# start of EXTRACT
Fun requests: Printing a newborn’s actual footprint on a sweet baby announcement. Also designing holiday gift wrap for the White House, using Bo & Sunny, the Obamas’ dogs, as inspiration.
Claim to fame: Letterpress coasters with different themes and sayings were chosen as one of Oprah’s favorite things in 2015. A box of 100 letterpress coasters (with 25 of four different designs) is $25. The company offers more than 40 boxed sets to suit any occasion.
What’s new: Personalized Desk Pads ($80) that come with 52 sheets for a year of list making and desk organization.
Where to buy: www.hautepapier.com. Also at many Atlanta gift and paper shops (see website).
For wee ones
Wee Gallery in Florida knows that babies are stimulated by bold black-and-white images. That is why the small family company designed a line of high-contrast cards and other gifts with whimsical animal images.
The company: Wee Gallery started in March 2003 in Santa Barbara, Calif. Since 2004, it has been based in St. Petersburg.
The designers and founders: Surya Sajnani is the illustrator, designer and co-founder of Wee Gallery with her husband, David Pinto. The couple started the company after their son was born.
What’s popular: Art Cards for Baby ($12.95 for a box of six); temporary tattoos ($7.95 for 12; often used as birthday favors); greeting cards ($4.95); and the activity books ($4.95).
Fun (or unusual) request: Adult-size blankets that are as soft as the baby ones.
Claim to fame: Art Cards for Baby are sold at the Museum of Modern Art in New York and the Museum of Modern Art in San Francisco.
What’s next: A textile line, which will include organic muslin swaddles, canvas growth charts and stuffed animals.
Make it personal
Tennessee artist Lexie Armstrong enjoys painting individual place cards for guests at her dinner parties. But two years ago, she started selling her whimsical and sophisticated place cards for others to enjoy.
# end of EXTRACT
_WORK TO DO_.
(1) In the profiles of paper and gift makers, what city has Wee Gallery been based in since 2004?
(2) Repeat the profiles of paper and gift makers from "Fun (or unusual)" up to and including "in San Francisco.".
(3) Go on with the profiles of paper and gift makers, picking up after their final sentence.
The material that comes next has no connection to the profiles of paper and gift makers.
# start of SUPPLIED DATA
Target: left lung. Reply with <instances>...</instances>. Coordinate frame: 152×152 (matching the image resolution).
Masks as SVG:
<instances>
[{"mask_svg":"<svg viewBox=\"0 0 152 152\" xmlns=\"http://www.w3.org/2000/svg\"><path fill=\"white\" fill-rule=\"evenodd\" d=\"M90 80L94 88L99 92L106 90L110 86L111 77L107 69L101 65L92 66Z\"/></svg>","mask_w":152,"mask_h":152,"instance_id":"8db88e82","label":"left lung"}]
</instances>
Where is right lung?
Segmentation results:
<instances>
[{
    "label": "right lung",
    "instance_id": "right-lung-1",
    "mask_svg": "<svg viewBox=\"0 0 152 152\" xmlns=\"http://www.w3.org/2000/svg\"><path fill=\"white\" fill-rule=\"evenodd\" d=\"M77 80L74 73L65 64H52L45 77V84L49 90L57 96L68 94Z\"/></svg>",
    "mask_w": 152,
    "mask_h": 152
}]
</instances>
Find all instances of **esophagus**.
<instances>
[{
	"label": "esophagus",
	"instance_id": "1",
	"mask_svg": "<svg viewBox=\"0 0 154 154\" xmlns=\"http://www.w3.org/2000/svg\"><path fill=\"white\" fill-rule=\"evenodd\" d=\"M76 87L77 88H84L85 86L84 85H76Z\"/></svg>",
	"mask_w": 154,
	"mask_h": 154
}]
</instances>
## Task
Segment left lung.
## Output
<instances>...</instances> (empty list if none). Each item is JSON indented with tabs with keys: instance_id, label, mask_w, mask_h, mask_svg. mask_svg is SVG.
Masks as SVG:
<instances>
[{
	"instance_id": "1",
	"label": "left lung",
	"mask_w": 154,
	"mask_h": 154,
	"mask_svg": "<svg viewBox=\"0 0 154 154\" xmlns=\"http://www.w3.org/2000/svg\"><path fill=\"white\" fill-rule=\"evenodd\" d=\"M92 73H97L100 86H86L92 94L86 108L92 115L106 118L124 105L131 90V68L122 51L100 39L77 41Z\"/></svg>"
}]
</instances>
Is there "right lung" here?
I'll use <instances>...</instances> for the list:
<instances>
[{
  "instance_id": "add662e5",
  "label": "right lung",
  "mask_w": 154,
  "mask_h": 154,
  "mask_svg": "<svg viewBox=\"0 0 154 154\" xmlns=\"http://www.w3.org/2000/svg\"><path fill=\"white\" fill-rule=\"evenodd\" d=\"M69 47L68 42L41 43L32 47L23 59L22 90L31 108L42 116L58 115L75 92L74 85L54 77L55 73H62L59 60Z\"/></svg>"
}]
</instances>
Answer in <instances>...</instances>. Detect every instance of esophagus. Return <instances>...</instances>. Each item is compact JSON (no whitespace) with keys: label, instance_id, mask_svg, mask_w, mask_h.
# end of SUPPLIED DATA
_OUTPUTS FOR THE TASKS_.
(1) St. Petersburg, Florida.

(2)
Fun (or unusual) request: Adult-size blankets that are as soft as the baby ones.
Claim to fame: Art Cards for Baby are sold at the Museum of Modern Art in New York and the Museum of Modern Art in San Francisco.

(3)
The artist: She grew up in Grosse Pointe, Mich., and graduated from Dartmouth College. She received an MFA at American University and studied art history in London. She lives with her family on a horse farm in Franklin, where she paints as well as raises her three boys, chickens and horses and works in her organic garden.
The goods: Sets of 12 printed place cards ($50) based on her original watercolors. Also, gift tags (six for $25) and note cards (10 for $55). (On the more serious side, Armstrong’s work ranges from her “ceiling” series, oversized oils abstracted from Baroque ceiling frescoes, to landscapes and animals.)
What’s popular: Turkey place cards, especially for Thanksgiving; fox and hound place cards; trout note cards; butterfly gift tags.
Other favorites: Custom animal portraits ($250-$1,250).
Claim to fame: Place cards appeared in House Beautiful magazine this year. Also creating artwork for many high-end charity events in Nashville, Tenn., such as the Antiques and Garden Show, the Swan Ball and Sunday in the Park.
What’s next: Custom artwork for invitations and “watercolor maps.”